Covid-19 Series, Entry #14

Thanks-mother-effing-giving.

Oh, hey there! So…big holiday coming up tomorrow. Also, we’re still in the midst of a pandemic…lest you had forgotten, or maybe you are still using denial as a coping mechanism.

In the past two hours, I have had two different friends reach out to me for advice regarding loved ones who have been admitted to the hospital with Covid. My social media feed is littered with posts asking for prayer for those with Covid, or announcing another death due to Covid.

Our hospital is full. We are shuffling as fast as we can to accommodate the surge of Covid patients coming in. Hospitals from all over our region (Texas, Oklahoma, Missouri, Nebraska and Kentucky) are desperately searching for open beds so that their patients can get the care they need. So they don’t die.

Dire” and “worst case scenario” and “what we were afraid of” have become all too common phrases repeated during staff meetings. One of my friends pronounced (dead) three Covid patients in nine hours. We are trying to figure out if we can care for two critically ill patients in one ICU room. We are also trying to determine a fair way to distribute ICU rooms and ventilators when there aren’t enough to go around. This is feeling more and more likely to become a reality at any moment. And this rationing doesn’t just apply to Covid patients. Let me repeat. If you, or your mom, or your grandma get sick in the coming weeks (heart attack, asthma attack, appendicitis), there may not be enough room, or equipment, or staff.

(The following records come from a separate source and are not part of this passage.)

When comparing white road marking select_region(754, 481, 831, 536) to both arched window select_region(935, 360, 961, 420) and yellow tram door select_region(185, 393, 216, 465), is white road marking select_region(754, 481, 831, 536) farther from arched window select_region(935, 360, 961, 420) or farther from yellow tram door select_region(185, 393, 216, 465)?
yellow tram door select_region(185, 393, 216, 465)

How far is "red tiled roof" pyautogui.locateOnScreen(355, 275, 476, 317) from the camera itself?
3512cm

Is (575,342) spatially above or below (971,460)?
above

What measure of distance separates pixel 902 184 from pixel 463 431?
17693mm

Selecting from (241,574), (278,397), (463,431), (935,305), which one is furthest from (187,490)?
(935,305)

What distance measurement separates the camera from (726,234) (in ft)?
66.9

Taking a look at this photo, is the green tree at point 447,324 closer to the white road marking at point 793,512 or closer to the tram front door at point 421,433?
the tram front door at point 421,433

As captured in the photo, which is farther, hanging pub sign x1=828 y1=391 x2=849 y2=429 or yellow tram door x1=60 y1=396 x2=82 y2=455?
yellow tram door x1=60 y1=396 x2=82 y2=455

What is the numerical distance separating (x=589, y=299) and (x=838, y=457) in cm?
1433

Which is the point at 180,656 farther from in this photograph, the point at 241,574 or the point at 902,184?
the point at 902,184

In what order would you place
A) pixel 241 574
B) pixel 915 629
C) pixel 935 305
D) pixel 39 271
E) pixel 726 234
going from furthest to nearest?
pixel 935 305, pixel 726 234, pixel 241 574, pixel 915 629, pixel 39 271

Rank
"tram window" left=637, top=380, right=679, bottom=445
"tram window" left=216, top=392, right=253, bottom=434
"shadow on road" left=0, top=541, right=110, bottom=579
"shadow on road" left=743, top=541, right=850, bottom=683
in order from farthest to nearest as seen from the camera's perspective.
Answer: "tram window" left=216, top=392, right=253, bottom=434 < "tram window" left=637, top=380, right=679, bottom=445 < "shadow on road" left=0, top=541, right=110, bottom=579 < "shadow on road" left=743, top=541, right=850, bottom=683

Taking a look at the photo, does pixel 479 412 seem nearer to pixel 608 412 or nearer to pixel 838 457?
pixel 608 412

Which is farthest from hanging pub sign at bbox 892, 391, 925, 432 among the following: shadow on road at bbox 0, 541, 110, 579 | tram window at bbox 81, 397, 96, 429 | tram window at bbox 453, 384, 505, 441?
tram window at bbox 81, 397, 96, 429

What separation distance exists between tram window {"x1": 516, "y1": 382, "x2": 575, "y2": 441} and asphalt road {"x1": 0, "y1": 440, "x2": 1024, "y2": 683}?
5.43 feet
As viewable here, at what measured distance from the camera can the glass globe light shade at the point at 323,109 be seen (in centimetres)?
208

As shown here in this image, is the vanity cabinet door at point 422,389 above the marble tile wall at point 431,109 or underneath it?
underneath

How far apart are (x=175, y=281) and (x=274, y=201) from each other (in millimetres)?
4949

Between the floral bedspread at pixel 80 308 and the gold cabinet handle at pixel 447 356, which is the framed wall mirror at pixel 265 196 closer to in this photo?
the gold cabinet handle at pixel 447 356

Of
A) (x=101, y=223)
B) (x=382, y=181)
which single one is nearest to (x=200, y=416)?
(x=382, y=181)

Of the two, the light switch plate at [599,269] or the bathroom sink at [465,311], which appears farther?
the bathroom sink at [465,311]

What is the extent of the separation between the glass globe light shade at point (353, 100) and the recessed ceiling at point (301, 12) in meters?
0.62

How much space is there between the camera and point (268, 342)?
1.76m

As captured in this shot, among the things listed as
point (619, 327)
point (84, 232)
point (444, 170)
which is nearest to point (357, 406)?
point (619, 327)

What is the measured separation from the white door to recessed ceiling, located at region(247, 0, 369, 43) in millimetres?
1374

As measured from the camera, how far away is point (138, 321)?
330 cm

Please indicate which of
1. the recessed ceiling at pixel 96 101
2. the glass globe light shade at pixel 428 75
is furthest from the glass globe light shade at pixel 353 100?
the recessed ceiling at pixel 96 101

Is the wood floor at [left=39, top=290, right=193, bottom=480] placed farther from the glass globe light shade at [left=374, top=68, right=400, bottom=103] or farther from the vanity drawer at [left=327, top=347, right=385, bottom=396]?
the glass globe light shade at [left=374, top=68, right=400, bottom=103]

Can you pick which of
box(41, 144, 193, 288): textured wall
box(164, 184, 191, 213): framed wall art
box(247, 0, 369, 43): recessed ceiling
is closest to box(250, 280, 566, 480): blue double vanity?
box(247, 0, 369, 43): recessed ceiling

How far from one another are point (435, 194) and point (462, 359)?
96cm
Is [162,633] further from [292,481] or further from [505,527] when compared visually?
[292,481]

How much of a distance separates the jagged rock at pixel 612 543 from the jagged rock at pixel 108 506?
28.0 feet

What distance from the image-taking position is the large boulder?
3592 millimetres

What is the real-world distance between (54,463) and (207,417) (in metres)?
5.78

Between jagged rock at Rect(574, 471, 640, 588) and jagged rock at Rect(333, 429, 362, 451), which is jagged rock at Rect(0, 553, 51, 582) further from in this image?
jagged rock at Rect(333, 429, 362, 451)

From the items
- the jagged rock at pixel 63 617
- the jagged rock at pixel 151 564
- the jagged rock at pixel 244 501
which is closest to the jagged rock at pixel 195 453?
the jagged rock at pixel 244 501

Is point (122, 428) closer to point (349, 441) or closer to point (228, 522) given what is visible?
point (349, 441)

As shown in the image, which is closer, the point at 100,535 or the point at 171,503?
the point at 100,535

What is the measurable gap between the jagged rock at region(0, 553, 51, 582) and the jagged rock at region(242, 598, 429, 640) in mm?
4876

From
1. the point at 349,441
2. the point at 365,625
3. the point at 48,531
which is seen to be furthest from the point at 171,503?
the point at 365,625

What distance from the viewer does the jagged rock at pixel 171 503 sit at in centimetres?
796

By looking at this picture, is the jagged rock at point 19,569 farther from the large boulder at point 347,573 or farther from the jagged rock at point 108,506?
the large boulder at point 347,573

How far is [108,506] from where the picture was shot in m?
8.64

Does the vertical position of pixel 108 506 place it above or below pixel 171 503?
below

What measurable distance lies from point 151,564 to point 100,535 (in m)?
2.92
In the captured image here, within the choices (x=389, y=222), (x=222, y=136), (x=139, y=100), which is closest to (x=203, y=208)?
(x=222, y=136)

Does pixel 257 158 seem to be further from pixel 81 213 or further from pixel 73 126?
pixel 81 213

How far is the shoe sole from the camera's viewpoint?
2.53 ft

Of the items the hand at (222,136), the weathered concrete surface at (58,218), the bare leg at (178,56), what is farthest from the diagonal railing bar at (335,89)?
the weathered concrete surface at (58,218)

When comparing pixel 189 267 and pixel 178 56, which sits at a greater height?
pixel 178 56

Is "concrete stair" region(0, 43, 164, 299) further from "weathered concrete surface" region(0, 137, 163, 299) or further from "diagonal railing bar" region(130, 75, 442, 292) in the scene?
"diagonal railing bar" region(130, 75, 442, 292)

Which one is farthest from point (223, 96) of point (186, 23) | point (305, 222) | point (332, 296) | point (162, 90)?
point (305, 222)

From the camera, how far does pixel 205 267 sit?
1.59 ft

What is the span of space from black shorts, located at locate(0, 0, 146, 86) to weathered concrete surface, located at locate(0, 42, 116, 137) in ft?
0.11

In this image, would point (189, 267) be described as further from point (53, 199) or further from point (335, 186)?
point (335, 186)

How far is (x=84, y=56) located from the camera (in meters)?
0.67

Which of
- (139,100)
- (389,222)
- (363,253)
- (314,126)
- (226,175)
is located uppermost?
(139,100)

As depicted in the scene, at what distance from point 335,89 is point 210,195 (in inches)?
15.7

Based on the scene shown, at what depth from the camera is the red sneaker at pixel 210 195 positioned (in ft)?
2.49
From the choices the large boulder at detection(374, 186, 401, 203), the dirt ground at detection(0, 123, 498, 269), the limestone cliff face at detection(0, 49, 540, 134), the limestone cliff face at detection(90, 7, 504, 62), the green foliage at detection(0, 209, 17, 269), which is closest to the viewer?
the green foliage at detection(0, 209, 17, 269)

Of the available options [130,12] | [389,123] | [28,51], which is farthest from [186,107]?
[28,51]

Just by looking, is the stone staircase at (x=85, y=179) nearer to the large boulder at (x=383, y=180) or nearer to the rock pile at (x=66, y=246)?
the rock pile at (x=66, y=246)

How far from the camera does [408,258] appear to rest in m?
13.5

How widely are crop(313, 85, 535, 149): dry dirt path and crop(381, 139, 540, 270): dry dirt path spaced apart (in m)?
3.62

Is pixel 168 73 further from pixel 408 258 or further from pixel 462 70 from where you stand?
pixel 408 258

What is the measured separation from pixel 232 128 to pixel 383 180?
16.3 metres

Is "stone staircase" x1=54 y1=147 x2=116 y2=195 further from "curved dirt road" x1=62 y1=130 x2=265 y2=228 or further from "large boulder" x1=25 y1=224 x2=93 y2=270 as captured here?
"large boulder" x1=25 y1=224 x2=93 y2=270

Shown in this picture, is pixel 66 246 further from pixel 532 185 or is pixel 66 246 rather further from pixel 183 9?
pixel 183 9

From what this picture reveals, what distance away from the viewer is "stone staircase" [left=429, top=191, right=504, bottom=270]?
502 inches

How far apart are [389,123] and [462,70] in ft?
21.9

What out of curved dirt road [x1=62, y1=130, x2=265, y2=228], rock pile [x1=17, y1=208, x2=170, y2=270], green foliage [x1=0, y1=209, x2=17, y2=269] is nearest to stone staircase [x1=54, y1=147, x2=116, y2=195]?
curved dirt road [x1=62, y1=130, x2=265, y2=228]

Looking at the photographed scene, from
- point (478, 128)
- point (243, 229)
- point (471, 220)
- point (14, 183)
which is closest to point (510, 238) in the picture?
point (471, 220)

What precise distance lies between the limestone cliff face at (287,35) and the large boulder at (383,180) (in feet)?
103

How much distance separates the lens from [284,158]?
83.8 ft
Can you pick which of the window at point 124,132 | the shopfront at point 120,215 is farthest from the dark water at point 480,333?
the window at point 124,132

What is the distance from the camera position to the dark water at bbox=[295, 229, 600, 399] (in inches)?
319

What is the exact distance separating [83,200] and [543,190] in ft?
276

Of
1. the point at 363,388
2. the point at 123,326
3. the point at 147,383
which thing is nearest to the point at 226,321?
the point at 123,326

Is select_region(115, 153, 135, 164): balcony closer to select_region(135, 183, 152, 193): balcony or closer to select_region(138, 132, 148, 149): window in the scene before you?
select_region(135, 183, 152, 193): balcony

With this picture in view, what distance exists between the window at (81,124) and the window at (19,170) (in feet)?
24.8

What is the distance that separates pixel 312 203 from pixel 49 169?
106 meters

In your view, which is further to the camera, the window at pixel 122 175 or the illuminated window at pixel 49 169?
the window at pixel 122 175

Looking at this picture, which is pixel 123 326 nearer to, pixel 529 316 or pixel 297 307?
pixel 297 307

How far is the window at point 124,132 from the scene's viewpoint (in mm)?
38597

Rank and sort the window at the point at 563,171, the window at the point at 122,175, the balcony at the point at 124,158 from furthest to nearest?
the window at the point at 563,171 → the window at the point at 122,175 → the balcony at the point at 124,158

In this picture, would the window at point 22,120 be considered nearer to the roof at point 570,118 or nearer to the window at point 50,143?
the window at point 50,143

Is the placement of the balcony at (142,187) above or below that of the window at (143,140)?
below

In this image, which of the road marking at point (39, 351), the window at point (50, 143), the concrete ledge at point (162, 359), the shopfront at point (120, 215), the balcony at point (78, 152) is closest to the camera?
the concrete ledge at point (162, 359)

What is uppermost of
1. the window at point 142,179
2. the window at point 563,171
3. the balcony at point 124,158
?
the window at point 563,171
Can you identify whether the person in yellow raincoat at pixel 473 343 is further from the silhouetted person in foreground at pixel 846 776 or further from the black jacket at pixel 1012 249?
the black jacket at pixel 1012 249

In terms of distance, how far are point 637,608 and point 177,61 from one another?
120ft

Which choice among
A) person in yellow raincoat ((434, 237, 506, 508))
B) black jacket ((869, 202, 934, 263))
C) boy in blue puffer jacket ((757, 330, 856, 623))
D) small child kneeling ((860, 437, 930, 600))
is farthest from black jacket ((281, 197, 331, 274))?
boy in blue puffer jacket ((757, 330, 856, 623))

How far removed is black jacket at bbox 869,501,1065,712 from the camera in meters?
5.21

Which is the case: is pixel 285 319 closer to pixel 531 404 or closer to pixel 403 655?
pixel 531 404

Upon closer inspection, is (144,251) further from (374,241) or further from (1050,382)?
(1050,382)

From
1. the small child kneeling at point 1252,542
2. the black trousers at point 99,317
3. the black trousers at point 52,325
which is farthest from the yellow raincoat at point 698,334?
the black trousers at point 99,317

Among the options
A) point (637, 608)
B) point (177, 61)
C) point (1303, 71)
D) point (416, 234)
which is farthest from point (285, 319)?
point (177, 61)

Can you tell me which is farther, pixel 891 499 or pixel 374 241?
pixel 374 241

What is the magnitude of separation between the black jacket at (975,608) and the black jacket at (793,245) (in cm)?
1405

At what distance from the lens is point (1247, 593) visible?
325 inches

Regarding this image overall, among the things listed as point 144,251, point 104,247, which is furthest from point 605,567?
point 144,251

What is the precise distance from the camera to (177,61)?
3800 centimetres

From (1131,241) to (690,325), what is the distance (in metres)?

I fancy myself a pretty chill person, but I have been on the verge of a panic attack for the past several days. And that is the predominant mood of most of my colleagues. I look into the eyes of my partners over zoom meetings and I see despair and exhaustion. We are hanging on, but not by much.

So I implore you. If you are still planning to get together, indoors, with people outside of your immediate family for the holidays, don’t. If you are planning to sit inside and eat with people outside of your immediate household, don’t. There is no wiggle room. There is no “yeah, but…” My family (parents and grandmother) will be bundled up, sitting outside, socially distant in our backyard tomorrow. We will have a fire and mulled wine to keep us warm and will make the most of a cool fall day to be thankful that we are all still alive and well.

My 96 year old grandpa has Covid. He is stuck in his nursing home, but thankfully has remained stable. We just heard today that others in his facility have not been so lucky.

Please, if not for your friends in healthcare, do this for your family. Stay home. I don’t want to see you in the hospital (assuming there is a bed for you) in the coming weeks. And I don’t want you to live with the guilt of inadvertently infecting your family.

3 thoughts on “Covid-19 Series, Entry #14

  1. Happy Thanksgiving, Dr. B— stay safe, and thank you so very much for all you and all medical staff everywhere do. This has been a long and horrific journey. Some of the passengers on this train have been so unruly, and undeserving. But there’s a light at the end of the proverbial tunnel, and let’s hope it’s not the proverbial other train. God bless you and your family! And thank you. THANK YOU.